So Keith Olberman and MSNBC have parted ways. No word yet on what he’ll do next, but he’s obviously an eloquent, talented and passionate guy, and he’ll undoubtedly wind up with a good gig somewhere. Heck, maybe even back at ESPN, though I doubt it.
The thing is, the three minutes and 12 seconds in that YouTube video is probably more than the total time I watched his show while it was on the air. And I’m someone who is more likely than not to be in agreement with the things he says.
I just can’t bring myself to watch — or listen to — one-sided political-opinion programming. Life, really, is too short to spend much of it soaking up someone else’s unchallenged opinions. What can you learn from that? Where is the suspense? What entertainment value is there in a show when you know what side the host is going to come down on?
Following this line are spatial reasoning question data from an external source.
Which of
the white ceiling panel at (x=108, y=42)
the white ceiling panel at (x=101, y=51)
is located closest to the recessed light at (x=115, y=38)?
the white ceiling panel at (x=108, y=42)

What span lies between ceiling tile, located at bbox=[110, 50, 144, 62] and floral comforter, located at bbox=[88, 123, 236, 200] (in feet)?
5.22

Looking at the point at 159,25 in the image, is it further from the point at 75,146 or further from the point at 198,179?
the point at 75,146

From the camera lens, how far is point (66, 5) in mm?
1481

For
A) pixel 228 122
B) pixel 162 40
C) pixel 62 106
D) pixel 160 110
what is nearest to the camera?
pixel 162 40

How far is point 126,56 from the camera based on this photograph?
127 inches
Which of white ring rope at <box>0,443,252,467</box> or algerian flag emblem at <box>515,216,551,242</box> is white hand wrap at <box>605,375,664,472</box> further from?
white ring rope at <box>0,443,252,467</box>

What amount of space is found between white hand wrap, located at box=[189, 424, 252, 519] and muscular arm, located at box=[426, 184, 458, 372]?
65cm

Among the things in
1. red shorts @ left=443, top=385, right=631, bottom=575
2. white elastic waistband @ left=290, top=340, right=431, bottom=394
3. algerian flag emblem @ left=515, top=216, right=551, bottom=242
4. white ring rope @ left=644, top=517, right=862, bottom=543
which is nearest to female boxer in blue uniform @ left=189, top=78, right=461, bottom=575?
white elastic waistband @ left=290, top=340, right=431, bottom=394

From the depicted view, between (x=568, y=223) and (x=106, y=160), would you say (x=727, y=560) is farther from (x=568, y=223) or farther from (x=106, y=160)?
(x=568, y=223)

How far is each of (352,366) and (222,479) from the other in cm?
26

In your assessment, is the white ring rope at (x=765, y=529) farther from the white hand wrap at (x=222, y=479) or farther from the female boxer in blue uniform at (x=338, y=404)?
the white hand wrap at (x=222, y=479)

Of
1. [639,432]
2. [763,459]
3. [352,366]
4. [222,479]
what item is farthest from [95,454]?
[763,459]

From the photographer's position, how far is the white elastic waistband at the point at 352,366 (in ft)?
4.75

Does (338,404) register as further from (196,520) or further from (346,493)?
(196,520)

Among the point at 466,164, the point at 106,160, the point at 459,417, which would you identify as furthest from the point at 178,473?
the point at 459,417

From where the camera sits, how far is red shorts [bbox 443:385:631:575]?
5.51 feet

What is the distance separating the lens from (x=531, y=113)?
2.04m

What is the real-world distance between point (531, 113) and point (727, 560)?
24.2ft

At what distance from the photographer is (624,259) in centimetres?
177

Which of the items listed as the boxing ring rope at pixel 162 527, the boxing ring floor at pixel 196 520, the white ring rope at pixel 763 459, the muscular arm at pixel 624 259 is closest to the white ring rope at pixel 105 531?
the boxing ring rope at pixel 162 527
For the same reason, it baffles me why anyone would give up their precious time to listen to Rush Limbaugh or any of his wannabes over at Fox News. Setting aside the fact that their tirades are built on hate (in the forefront) and motivated by profit (behind the curtain), those shows are just boring. If that’s the best thing you can find on the television or radio, wouldn’t you really be better served if you just turned it off?
And although I’ve always felt that the one-sidedness of these shows was the reason I didn’t watch, Conor Friersdorf makes the case in The Daily Dish today that the medium itself is a lousy one for politics:
Yes, I know, television is a very popular medium (mostly because it demands so little from its audience). But it is the worst way to engage politics in America. Compared to reading it is a wildly inefficient time suck. The format itself often strips the issue at hand of all nuance. It rewards demagoguery, and the host’s words disappear into the ether so fast that inaccuracies slip easily past and are seldom corrected for the people misled by them. Often as not, its producers and writers just take insights from the written medium and dumb them down.
Don’t get me wrong. Television is extremely hard to do well. Unfortunately, excelling in the medium and improving political discourse are often at odds.
I used to think that shows like Crossfire had some value, in pitting people of opposite viewpoints against each other and letting them make their points. Sadly, though, that show diminished over time into the back-and-forth shouting matches that seem to characterize political television today: bickering, not debating.
For me, if I want politics these days, I’m reading newspapers or magazines or blogs. If I’m watching television, there’s probably some sports event on.